Start

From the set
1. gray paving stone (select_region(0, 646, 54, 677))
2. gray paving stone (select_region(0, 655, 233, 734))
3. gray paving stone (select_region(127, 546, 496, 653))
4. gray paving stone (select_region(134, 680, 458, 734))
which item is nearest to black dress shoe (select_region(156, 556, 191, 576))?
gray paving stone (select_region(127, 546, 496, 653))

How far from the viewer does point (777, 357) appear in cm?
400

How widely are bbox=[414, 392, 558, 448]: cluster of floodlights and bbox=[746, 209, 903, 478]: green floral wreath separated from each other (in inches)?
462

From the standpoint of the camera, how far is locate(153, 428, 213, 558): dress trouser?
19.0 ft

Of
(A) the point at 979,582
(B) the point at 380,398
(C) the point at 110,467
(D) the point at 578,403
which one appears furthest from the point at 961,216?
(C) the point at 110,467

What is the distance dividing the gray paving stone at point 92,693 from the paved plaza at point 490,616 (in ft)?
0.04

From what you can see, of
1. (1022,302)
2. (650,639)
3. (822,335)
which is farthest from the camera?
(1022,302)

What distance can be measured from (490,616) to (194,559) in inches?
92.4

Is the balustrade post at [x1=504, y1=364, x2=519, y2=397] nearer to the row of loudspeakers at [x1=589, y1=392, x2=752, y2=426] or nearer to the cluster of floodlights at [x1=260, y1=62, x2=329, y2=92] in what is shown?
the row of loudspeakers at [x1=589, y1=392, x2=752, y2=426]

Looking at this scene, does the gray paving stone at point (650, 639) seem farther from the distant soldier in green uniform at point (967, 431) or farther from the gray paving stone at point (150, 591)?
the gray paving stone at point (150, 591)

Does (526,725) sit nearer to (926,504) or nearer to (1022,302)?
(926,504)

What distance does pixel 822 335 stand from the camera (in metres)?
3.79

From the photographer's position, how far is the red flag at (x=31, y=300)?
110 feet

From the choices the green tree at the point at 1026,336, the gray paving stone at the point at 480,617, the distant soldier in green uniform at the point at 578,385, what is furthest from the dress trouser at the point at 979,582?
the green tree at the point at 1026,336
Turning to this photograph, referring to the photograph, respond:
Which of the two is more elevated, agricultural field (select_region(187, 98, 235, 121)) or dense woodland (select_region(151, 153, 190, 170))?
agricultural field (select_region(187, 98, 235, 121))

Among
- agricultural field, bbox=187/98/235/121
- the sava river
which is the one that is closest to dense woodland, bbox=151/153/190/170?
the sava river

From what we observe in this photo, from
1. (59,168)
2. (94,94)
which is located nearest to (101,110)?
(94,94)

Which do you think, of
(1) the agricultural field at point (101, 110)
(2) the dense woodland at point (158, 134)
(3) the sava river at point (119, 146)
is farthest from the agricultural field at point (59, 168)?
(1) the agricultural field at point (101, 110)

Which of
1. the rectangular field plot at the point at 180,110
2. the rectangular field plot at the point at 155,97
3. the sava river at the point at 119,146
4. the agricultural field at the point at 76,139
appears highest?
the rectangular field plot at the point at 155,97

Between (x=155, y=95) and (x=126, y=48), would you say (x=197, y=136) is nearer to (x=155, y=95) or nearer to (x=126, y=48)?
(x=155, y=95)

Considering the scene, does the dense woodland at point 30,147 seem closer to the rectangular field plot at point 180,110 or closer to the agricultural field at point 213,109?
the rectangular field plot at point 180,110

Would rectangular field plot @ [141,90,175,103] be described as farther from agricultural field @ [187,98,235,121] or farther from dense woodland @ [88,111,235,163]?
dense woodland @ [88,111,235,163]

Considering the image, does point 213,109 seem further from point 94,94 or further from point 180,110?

End

▶ GOAL OF THE EXERCISE
Gather every line in the entries above that contains the word "tree", and copy each such line in full.

▶ WRITTEN SOLUTION
From the choices the green tree at the point at 1026,336, the gray paving stone at the point at 480,617, the distant soldier in green uniform at the point at 578,385, what is furthest from the dress trouser at the point at 979,582?
the green tree at the point at 1026,336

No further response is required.